One of the earliest bonds issued in China     One of first bonds issued in China

 

My last two posts have elicited an unusual amount of feedback. The posts deal with the underhandedness, deceit, negligence and shameless greed of so many of the advisors, lawyers and investment bankers doing IPOs of Chinese companies outside China. 

It’s always nice to get mail. Well, mostly. A lot of the comments and emails were complimentary. But, probably half of the email traffic came from various ethically-challenged financial advisors, brokers, lawyers and fixers asking to work with me on their different China IPO schemes. All of them were, from what I could tell, the sort of transactions I railed against in my recent posts – particularly OTCBB listings, reverse mergers. In other words, the same people I would like to see neutered wrote to see if I wanted to go whoring around with them. 

I even got invited to a reverse merger conference in Las Vegas — hard to decide which part I’d least prefer, the conference or the setting.

In one sense, this is more than a little depressing. Either these guys hadn’t understood what I wrote, or figured I would be a useful shill for them somehow: “Look, we even convinced that guy Fuhrman who criticized OTCBB listings to get in on the game.” If so, they seriously miscalculated. 

There is another, more hopeful explanation for these wildly off-target emails. I know that times have gotten very tough for this whole crowd who made all the money wrecking what were often quite promising Chinese SME companies by convincing them to do bad IPO deals. The stock market, of course, is still limping, and most IPO activity (both the good and the debased) has all but dried up. 

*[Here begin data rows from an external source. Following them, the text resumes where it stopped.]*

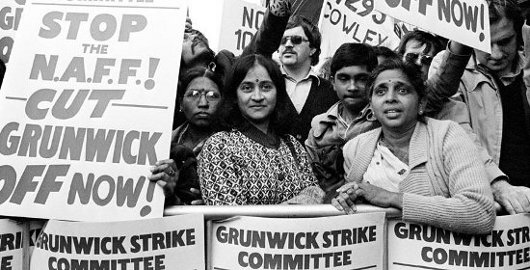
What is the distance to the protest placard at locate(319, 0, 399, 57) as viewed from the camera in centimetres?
679

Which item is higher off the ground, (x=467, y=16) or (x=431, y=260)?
(x=467, y=16)

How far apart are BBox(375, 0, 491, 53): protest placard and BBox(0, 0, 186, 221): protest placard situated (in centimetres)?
112

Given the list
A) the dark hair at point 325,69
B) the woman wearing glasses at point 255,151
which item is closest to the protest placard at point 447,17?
the woman wearing glasses at point 255,151

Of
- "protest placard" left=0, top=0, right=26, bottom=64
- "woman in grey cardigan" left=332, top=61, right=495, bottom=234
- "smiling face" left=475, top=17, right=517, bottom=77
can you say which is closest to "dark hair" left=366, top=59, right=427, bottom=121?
"woman in grey cardigan" left=332, top=61, right=495, bottom=234

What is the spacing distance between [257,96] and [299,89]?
1.55 meters

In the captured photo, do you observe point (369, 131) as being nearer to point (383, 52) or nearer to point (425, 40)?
point (383, 52)

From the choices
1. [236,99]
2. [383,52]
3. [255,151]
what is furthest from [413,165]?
[383,52]

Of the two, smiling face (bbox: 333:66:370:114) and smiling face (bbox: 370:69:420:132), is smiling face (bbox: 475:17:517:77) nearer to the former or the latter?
smiling face (bbox: 333:66:370:114)

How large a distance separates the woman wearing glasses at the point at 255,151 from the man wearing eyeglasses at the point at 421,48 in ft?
4.79

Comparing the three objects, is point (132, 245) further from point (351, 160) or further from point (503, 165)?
point (503, 165)

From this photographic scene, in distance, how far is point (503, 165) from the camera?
4906 millimetres

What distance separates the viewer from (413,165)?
13.2 feet

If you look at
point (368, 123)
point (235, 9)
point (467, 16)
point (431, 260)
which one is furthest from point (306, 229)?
point (235, 9)

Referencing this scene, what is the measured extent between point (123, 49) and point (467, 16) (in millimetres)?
1797
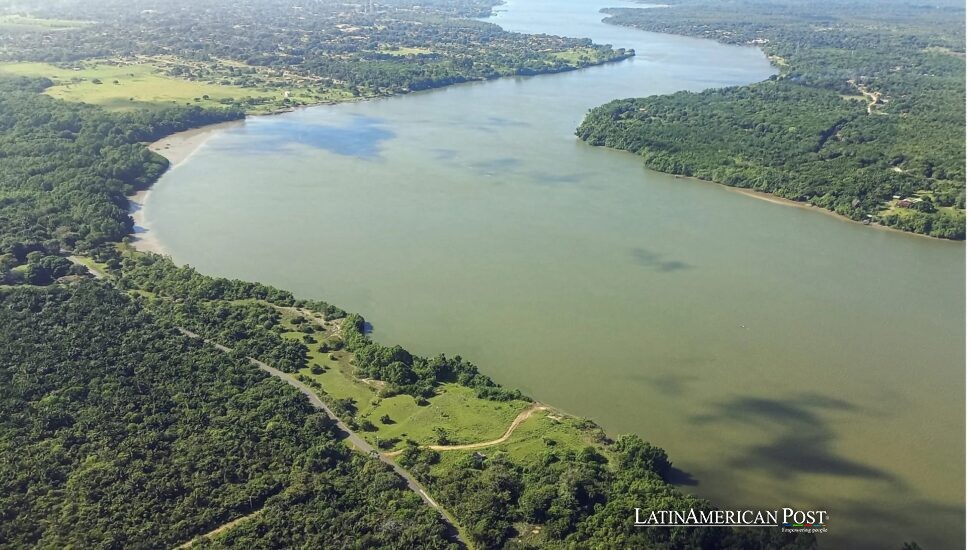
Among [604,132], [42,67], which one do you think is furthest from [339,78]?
[604,132]

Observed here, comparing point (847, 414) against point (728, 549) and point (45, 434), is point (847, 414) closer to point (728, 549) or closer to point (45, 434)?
point (728, 549)

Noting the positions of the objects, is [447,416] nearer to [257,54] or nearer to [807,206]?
[807,206]

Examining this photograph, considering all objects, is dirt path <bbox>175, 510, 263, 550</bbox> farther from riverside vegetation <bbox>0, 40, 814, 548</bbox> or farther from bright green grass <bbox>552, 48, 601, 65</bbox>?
bright green grass <bbox>552, 48, 601, 65</bbox>

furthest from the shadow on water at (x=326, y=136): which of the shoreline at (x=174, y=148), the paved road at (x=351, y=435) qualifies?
the paved road at (x=351, y=435)

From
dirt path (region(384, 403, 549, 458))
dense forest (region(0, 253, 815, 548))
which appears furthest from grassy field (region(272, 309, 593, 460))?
dense forest (region(0, 253, 815, 548))

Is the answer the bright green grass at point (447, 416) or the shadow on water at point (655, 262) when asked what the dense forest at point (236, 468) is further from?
the shadow on water at point (655, 262)

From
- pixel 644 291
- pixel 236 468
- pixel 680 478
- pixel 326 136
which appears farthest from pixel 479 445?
pixel 326 136
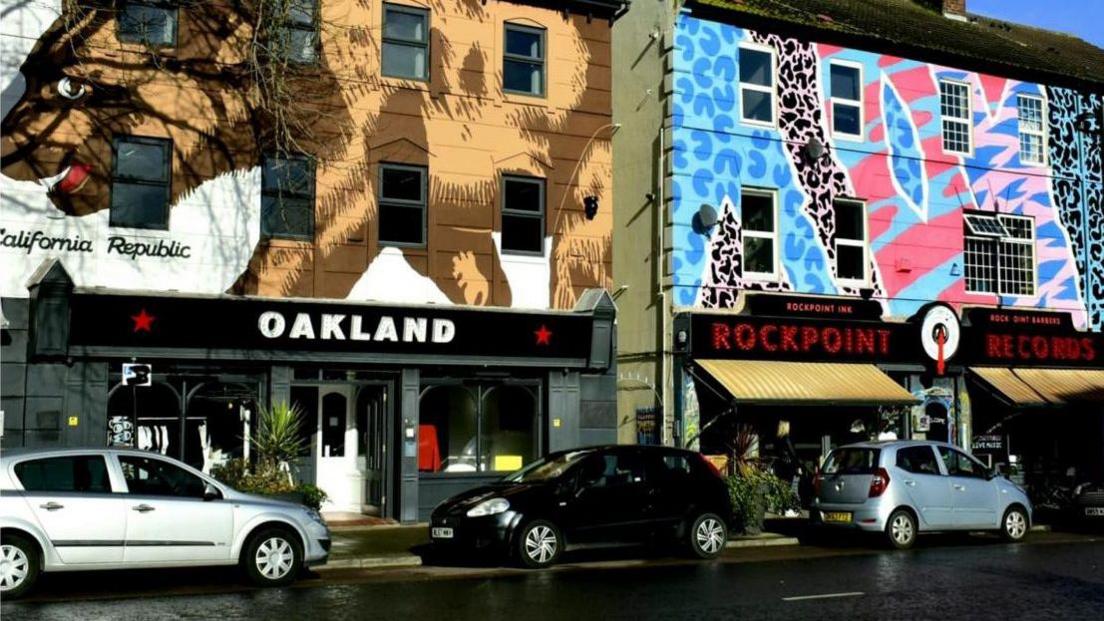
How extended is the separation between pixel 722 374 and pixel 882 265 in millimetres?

Perhaps, then,  these emails to me are a last dying gasp, a tangible sign that the low practices that flourished over the last ten years are doomed. That would be great news, that bad advisors are contacting me as a last resort, because they’ve tried everything else and failed to revive a once-lucrative franchise fleecing good Chinese companies. 

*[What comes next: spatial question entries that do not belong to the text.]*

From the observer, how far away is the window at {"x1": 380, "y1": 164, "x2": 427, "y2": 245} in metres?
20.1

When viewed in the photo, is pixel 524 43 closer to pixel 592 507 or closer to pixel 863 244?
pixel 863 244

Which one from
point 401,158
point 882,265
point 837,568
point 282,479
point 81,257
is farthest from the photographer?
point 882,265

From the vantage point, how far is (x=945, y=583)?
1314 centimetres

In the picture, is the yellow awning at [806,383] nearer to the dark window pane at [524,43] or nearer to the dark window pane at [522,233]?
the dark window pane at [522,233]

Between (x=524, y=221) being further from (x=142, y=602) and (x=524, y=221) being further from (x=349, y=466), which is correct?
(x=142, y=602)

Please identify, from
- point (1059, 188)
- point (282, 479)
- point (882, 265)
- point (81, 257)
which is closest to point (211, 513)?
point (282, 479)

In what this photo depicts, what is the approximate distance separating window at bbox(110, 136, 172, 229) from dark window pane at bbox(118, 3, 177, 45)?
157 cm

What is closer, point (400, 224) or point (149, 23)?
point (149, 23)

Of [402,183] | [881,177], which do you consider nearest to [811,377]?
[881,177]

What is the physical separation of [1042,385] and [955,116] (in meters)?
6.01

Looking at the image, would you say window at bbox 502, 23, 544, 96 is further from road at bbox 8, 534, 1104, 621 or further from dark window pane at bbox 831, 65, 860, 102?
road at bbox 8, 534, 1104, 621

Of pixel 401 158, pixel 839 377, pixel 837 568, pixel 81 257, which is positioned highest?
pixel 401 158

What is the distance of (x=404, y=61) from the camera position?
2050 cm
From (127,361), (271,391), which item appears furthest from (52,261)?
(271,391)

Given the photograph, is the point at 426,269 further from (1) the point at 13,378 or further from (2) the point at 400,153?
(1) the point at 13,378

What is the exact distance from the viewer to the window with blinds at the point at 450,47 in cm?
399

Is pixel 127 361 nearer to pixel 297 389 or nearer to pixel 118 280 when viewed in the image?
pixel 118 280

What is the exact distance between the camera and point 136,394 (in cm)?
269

You know what they say about things that sound too good to be true… We’ll see. 

For the record, as well as for those who may harbor any lingering hope I might be able to revive their business doing OTCBB listings or reverse mergers, I wanted to set out, clearly, what it is we do:

  • We only work with some of China’s best, fully-private SME
  • We only work with them on the basis of a long-term partnership, and we will only succeed financially, as a firm, if our SME clients do so. To assure this is the case, we take a significant part of our fees in shares that are likely to be illiquid for 3-5 years
  • We focus on raising our SME clients pre-IPO capital from any of the 50 or so Top Tier Private Equity firms active in China, and providing other financial advisory services over the longer-term, including subsequent capital-raisings, M&A work
  • In most cases, our clients will remain private for at least 2-3 years from the time we begin working with them
  • We are never involved in any kind of “rush to market” IPO, or any deal involving an OTCBB listing, reverse merger, SPAC, PIPEs

Now, I can imagine what a few of my recent email correspondents must be thinking, “What a dope. Why would anyone bother with this ‘high integrity’ stuff when you can make a fortune pushing Chinese companies through the IPO meat grinder?” 

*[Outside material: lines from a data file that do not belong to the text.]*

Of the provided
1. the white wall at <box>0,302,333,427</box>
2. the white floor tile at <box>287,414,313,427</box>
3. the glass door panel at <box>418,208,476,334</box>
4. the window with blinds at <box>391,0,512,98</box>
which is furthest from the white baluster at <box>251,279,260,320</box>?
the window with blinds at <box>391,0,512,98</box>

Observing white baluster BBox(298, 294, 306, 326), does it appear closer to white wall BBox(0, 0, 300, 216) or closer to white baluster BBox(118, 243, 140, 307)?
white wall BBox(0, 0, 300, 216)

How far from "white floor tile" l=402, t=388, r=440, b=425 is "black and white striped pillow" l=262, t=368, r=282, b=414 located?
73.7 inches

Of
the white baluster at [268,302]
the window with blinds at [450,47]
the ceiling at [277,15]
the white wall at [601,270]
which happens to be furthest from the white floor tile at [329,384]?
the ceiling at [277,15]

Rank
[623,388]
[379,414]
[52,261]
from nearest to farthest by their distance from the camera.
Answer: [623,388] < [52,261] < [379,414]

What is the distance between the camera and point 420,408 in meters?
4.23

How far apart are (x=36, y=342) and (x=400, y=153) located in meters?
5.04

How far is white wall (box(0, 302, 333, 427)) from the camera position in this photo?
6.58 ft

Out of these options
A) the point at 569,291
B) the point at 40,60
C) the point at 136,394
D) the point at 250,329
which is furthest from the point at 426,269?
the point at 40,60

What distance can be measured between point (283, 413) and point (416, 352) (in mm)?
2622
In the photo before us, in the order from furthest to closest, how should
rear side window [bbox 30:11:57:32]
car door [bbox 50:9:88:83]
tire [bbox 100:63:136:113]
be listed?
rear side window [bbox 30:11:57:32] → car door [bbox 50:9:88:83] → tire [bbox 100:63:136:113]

That sort of approach, of grabbing fees while mutilating your client,  is so far removed from what I built China First Capital to do that it’s like asking a ballerina to enter a demolition derby. I’m lucky (or crazy, take your pick), but I didn’t start CFC with the primary motive of making money. I started it for three reasons:

(1) to have a chance, after achieving some career success elsewhere, to give something back to China, a country that’s been the deep and abiding love of mine since I was a little boy;  (2) to work alongside world-class founder/entrepreneurs, and help them get the financing they need to go farther and faster, and so become industry leaders in China over the next 10-20 years; and (3) to provide Chinese SMEs with at least one alternative to the sort of noxious advisory firms that have preyed on them for over 10 years. 

It’s demanding work. We refuse to cut corners, or get involved with a deal because there’s easy money to be made. We view our clients as our partners, not as a meal ticket.  In all these ways, I know I come from a different planet than the guys who arrange OTCBB deals, reverse mergers, or other quickie IPOs.

There’s another difference: I feel profoundly lucky every day to do what I get to do. I doubt they do.